● **SELECTED TEXT**:

↓

Workmen and their families lived some 3,000 years ago in the village now known as Deir el-Medina. Written records from the unusually well educated community offer fascinating descriptions of everyday activities

During the period known as the New Kingdom (1539–1075 B.C.E.), Egypts southern capital city of Thebes developed into one of the great urban centers of the ancient world. The massive temple complexes of Karnak and Luxor were built during this time, and the two monuments still dominate the east bank of the Nile in the modern city, now called Luxor. The nearby Valley of the Kings, on the west bank of the Nile, contains some 60 tombs, including that of the pharaoh Tutankhamen. Hundreds of private tombs, some of them magnificently painted, also dot the landscape along the base of the cliffs on the Nile's west bank.

Although some of the paintings in the private monuments preserve tantalizing pictures of the luxurious life of the nobility, on the whole, the remaining temples and tombs tell us more about religious experience and beliefs concerning the afterworld than about the experiences of the living. Daily life is less well documented because, unlike the stone monuments we see today, the majority of homes, which were made of sun-dried brick, have succumbed to the damp of the flloodplain, along with the furnishings and any written material that would have documented the lives of the literate few. On the westernmost edge of the sprawling ancient city, however, the remains of one small community escaped the general disintegration. This is the village now called Deir el-Medina, the home of the craftsmen who cut and decorated the royal tombs in the Valley of the Kings.

Lying in an arid and relatively isolated region, the site remains remarkably well preserved: houses and chapels are still standing to a height of up to two meters in some places. Archaeologists in the first half of this century found a wealth of religious monuments and household possessions among the effects, as well as intact tombs containing coffins, furniture and clothing. And across the entire site but especially in the towns garbage dumps, researchers recovered tens of thousands of written documents, most of them dating from the period between 1275 and 1075 B.C.E. Some of the texts are on sheets of papyrus, but most are on shards of pottery or smooth, white fllakes of limestone, known as ostraca, that served as a sort of scrap paper for the community.

↑

● **LIST OF TASKS**:
- A) In the passage on Deir el-Medina, what name is given to the smooth, white limestone flakes that served as scrap paper?
- B) Resume the passage on Deir el-Medina from the point where it stops.
The entries after this passage on Deir el-Medina are separate material.

[Excerpts from a spatial dataset]
↓

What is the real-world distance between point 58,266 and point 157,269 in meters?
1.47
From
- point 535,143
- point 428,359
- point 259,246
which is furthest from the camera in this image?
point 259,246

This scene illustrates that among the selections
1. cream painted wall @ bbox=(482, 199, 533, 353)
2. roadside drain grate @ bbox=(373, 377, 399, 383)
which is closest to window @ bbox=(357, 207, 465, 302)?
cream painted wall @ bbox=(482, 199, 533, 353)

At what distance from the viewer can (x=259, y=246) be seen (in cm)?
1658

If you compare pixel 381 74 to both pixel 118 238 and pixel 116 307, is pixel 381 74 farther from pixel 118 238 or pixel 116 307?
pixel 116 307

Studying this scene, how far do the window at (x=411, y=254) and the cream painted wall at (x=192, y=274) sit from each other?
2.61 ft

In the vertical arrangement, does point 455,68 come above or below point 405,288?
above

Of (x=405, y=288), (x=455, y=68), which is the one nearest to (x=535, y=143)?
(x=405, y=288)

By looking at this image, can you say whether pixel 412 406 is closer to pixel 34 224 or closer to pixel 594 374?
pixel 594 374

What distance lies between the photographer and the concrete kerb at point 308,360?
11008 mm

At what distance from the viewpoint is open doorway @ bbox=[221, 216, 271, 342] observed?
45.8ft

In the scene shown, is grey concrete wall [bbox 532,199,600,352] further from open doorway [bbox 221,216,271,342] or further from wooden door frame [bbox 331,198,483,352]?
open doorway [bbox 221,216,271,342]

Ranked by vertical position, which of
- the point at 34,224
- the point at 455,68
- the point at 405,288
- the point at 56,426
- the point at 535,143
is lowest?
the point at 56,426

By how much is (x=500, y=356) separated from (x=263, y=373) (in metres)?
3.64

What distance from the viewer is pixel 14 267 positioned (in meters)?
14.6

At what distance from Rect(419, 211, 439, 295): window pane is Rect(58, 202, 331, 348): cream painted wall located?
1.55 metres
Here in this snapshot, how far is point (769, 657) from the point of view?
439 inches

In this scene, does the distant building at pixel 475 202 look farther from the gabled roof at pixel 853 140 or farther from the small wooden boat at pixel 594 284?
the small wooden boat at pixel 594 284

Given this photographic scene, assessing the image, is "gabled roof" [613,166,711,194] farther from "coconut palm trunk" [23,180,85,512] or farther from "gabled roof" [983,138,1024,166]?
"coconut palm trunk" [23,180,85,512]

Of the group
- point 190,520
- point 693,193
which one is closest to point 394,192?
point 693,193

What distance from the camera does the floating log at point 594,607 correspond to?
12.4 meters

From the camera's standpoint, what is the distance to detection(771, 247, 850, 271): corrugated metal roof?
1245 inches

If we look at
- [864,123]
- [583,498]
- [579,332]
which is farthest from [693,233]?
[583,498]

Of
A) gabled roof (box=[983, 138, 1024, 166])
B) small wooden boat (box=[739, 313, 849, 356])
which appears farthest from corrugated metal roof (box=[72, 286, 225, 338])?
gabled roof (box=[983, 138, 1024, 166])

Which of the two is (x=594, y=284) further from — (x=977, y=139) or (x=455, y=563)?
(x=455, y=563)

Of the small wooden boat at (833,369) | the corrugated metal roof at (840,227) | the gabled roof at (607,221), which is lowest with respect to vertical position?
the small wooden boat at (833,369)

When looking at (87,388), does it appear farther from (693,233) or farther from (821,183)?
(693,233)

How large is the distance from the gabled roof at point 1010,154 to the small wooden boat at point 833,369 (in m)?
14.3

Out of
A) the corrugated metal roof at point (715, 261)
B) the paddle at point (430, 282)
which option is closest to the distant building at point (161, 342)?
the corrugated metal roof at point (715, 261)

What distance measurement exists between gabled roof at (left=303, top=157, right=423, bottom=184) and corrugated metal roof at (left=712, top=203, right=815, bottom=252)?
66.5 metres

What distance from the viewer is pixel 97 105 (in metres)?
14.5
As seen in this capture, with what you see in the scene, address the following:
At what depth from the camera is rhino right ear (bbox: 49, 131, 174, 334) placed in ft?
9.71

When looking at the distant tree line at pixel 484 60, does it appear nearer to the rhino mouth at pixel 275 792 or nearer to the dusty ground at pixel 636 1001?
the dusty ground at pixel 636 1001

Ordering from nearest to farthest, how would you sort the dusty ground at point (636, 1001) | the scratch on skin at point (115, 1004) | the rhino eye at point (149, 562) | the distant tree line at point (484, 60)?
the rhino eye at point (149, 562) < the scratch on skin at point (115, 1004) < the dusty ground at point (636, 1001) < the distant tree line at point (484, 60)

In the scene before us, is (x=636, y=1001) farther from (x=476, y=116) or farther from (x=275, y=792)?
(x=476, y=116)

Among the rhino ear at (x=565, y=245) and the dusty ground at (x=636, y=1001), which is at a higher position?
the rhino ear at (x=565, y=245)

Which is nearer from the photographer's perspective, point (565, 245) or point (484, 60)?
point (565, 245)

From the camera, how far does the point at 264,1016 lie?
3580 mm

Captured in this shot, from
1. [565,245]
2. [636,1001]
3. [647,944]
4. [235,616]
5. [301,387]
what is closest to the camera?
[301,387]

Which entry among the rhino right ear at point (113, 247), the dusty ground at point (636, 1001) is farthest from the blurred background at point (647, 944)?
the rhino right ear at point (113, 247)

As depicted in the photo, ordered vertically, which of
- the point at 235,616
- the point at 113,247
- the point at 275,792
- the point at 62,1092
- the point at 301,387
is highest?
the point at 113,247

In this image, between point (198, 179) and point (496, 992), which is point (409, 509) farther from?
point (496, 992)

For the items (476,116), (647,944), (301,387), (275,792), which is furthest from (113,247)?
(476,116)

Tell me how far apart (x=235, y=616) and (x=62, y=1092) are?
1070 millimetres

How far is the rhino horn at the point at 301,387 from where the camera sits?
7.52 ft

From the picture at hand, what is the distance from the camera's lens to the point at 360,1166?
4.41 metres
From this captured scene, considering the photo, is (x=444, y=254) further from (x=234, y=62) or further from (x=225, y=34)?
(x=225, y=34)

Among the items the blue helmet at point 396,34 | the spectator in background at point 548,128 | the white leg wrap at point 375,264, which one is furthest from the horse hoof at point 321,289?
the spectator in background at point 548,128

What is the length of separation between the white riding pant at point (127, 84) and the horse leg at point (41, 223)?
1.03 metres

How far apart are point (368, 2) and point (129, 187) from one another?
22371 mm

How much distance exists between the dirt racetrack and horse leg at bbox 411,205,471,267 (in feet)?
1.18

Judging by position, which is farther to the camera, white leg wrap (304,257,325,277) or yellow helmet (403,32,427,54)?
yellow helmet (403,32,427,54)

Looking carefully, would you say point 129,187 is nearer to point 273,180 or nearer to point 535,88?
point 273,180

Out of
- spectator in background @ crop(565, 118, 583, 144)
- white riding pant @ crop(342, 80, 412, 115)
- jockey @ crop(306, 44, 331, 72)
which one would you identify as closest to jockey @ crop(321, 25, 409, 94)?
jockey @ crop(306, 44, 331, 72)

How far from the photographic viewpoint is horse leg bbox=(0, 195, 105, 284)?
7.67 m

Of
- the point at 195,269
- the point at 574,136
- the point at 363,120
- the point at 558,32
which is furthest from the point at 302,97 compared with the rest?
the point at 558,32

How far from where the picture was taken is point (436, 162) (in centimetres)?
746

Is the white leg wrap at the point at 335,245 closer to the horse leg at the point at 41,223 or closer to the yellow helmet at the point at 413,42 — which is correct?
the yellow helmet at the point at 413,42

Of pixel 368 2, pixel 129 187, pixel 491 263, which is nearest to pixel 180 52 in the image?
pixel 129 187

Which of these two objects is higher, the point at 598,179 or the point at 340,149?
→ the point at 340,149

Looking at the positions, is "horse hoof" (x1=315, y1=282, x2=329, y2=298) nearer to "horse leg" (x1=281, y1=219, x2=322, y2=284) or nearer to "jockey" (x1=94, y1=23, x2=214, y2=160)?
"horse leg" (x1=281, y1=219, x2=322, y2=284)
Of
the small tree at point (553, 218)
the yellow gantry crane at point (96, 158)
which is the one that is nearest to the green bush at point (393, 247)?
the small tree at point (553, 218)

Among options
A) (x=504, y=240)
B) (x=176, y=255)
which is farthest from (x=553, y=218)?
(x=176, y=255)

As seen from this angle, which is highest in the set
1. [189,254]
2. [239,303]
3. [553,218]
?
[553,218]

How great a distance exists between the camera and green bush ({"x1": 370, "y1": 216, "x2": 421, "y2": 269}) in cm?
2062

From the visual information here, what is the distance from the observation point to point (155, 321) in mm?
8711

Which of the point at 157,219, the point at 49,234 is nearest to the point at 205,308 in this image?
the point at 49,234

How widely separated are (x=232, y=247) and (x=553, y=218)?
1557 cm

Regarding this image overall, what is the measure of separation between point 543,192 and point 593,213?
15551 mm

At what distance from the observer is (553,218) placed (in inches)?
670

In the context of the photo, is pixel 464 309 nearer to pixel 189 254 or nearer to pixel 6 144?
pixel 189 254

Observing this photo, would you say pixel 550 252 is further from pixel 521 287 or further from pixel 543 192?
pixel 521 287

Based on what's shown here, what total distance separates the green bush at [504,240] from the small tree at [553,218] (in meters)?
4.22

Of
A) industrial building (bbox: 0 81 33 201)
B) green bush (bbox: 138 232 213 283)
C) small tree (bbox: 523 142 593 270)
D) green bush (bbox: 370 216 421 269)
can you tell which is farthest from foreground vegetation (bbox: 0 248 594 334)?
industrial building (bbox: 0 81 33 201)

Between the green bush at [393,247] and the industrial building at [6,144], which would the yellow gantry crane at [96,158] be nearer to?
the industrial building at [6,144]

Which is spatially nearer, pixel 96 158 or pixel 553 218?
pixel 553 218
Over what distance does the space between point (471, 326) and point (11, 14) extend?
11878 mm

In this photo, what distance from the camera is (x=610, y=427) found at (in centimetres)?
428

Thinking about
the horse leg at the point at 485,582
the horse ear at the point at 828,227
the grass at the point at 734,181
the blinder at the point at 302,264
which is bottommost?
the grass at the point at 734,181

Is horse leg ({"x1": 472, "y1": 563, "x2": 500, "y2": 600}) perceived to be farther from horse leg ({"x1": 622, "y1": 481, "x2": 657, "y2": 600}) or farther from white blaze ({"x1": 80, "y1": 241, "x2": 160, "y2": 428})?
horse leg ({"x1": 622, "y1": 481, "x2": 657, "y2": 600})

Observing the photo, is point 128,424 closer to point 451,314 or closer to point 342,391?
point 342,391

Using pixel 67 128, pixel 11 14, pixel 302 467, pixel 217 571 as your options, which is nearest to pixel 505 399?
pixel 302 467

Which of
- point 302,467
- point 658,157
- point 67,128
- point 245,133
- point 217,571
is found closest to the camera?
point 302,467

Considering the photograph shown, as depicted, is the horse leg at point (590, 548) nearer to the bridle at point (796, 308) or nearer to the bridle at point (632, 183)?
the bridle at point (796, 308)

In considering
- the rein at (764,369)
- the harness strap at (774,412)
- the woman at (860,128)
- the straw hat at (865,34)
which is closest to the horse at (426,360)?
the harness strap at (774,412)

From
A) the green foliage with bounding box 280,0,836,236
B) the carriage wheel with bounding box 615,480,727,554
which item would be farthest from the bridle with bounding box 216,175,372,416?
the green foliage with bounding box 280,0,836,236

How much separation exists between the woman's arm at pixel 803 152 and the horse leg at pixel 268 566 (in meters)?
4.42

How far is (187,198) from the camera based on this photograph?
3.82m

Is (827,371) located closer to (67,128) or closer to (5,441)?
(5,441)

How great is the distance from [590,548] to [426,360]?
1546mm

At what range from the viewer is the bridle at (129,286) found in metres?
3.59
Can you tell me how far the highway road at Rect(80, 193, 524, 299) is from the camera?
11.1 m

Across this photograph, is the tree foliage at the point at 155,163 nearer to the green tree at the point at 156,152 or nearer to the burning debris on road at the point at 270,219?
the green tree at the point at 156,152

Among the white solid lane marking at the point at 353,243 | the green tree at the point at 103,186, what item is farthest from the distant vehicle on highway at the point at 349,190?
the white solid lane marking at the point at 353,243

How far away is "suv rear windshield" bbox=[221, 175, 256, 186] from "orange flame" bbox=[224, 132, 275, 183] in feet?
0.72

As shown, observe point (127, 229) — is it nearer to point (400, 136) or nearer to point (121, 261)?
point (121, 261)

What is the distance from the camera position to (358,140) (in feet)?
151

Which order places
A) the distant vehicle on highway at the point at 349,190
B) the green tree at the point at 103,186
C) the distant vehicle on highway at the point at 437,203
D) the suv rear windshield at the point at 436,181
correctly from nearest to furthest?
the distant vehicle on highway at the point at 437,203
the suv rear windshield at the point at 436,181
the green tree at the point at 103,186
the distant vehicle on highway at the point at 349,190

↑

● **WRITTEN RESPONSES**:
- A) Ostraca.

- B)
These writings bring the villagers to life. In them, one finds government records, love poems and private letters describing family strife, health concerns and legal disputes. The documents also offer some insight into the education system of ancient Egypt--a topic I have investigated at length. The wealth of texts from the site suggests that in some periods of its history, most men in the town could read and write. (Scholars do not know whether many women in Deir el-Medina were literate. Women in the village did exchange letters, but they may have dictated their thoughts to men.) This high literacy rate stands in stark contrast to the situation throughout the rest of ancient Egyptian society, which during the New Kingdom period had a total literacy rate hovering around only 1 or 2 percent. The ostraca illuminate how the villagers achieved such an impressive level of education.

"Bring Honey for My Eyes"
BEFORE WE LOOK more closely at the educational system in Deir el-Medina, however, a quick survey of some of the recovered ostraca will help reconstruct life in the village and the context in which this extraordinary rate of literacy developed. As the large number of administrative documents suggests, the Egyptians of this period were obsessive bureaucrats, keeping careful records of the tools issued to the men laboring on the tombs, the rations delivered to the gang, the overall progress of the work and almost every other detail that could be quantified.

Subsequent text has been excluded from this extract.